Vio una cerveza; caliente y todo se la bebió de un trago, ¡qué buena estaba! No quería perder el tiempo, abrió la mochila y allí echó lo que había en la escueta alacena, la sopesó y se sintió satisfecho, vio un morral de cazador en una percha de pata de ciervo, la cogió, estaba vacío, pero no le importó, tampoco vio ninguna arma, le extrañó, pero no le dio mayor importancia, salió de la casa y llenó el morral de manzanas y ciruelas, también había cebollas plantadas, pero no eran lo suyo, lo mejor algunos chorizos y morcillas que llevaba en la mochila.

Se sintió satisfecho, pero se estaba haciendo de noche, y no quería quedarse en aquel lugar de muerte y desolación, así que siguió por el cauce un par de kilómetros, cuando llegó a un roquedal que le protegía la espalda, allí decidió pasar la noche.

A pesar de lo que había encontrado encendió una candela, el simple brillo de las llamas lo hacía sentirse mejor, y se preguntó que había pasado en la casa de las mujeres, ¿Quién era capaz de devorar, de comerse a una pobre muchacha?, ¿los lobos?, lo veía difícil, él no había visto ni uno, los había oído, pero no creía que se juntaran en tal número que pudieran hacer lo que había visto.

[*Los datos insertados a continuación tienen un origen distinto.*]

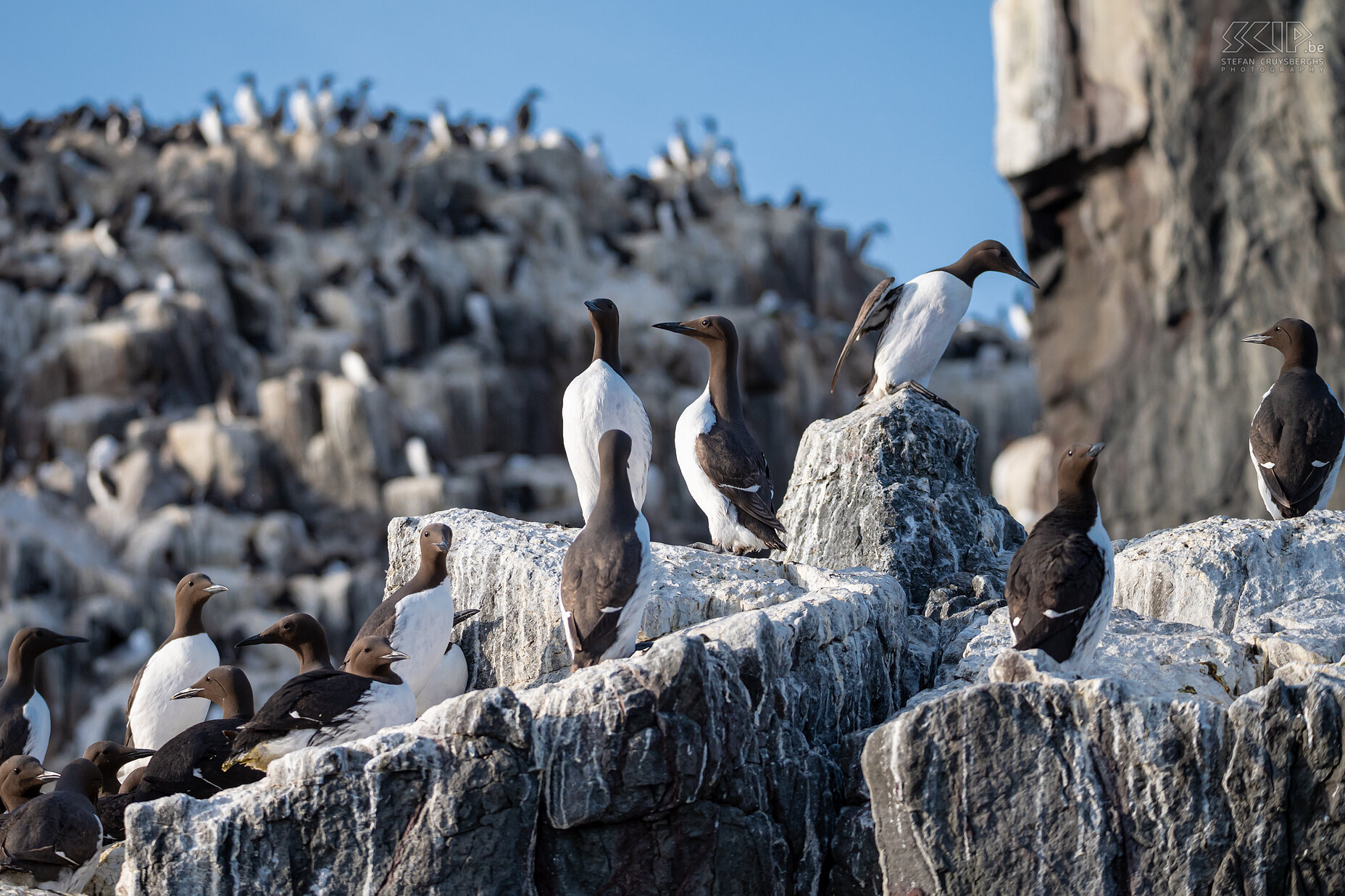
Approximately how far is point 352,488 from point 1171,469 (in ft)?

Ambas mujeres estaban sanas y fuertes, dentro de una casa los lobos lo hubieran tenido difícil, volvió a comprobar que la escopeta tuviera los dos cartuchos, y se la puso al lado, pero más cerca se puso la pistola, justo debajo de su cabeza, casi al lado de la mochila que le servía de almohada.

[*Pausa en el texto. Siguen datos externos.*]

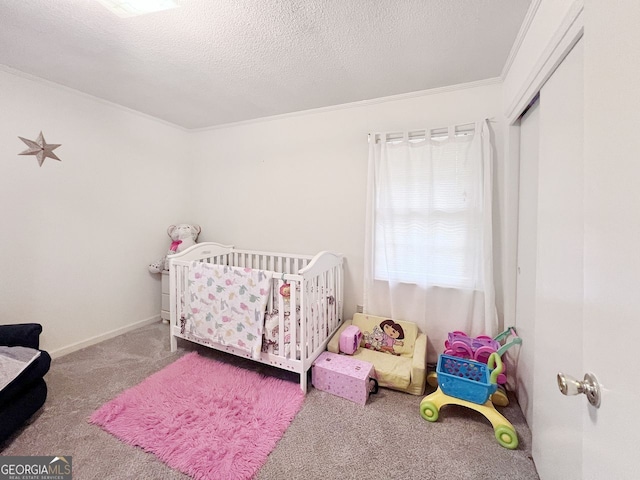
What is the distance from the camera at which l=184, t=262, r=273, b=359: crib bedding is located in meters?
1.90

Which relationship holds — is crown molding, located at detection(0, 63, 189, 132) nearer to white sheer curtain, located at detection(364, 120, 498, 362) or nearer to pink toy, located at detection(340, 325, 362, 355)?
white sheer curtain, located at detection(364, 120, 498, 362)

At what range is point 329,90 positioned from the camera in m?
2.20

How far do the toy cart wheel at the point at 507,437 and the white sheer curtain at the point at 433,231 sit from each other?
2.24 ft

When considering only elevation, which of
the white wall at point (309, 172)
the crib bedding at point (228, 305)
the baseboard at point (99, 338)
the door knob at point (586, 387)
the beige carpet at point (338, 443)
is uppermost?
the white wall at point (309, 172)

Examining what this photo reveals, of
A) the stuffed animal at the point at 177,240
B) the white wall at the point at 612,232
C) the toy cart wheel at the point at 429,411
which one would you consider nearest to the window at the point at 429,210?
the toy cart wheel at the point at 429,411

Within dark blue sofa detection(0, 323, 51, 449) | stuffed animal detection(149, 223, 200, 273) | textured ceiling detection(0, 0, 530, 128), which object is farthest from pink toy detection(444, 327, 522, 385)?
stuffed animal detection(149, 223, 200, 273)

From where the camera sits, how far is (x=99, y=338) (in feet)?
8.25

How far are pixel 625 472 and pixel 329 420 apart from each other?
4.76ft

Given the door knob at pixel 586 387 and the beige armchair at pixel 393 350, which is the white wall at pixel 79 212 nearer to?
the beige armchair at pixel 393 350

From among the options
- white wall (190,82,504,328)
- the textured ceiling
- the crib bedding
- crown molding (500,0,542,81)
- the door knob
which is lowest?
the crib bedding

Le costó dormirse, no porque tuviera miedo, sino porque sabía que algo no iba bien, que algo extraño estaba pasando, y al más mínimo ruido se despertaba con todos los sentidos alerta, como si estuviera en combate, amenazado por un enemigo que no sabía quién era, pero que estaba allí, además había comprobado de lo que era capaz.

Se levantó cansado, quizás la morcilla para desayunar era lo que necesitaba, metió de nuevo la cabeza en el arroyo y se tomó el desayuno de los campeones, chorizo y morcilla, después varias manzanas y alguna ciruela, durante un instante pensó en economizar, pero el apetito le pudo más, imaginó que ya encontraría algo, o pensó sádicamente que a lo mejor le quedaba poco, así que para que guardar.

Siguió el curso del arroyo, que ahora corría por un llano casi sin interrupción, más abierto entre las montañas, pero ya desgastadas por la corriente, con lo que las playas le ofrecían un buen camino por el que seguir.


[1] El quejigo, roble carrasqueño o roble valenciano (Quercus faginea) es una especie de árbol marcescente de tamaño medio de hasta 20 m de altura, típico de las zonas de clima mediterráneo del norte de África y la península ibérica.

[2] Planta de la familia crucíferas (Diplotaxis virgata), de tallo ramoso, hojas arrugadas y pequeñas, y flores amarillas en espigas terminales.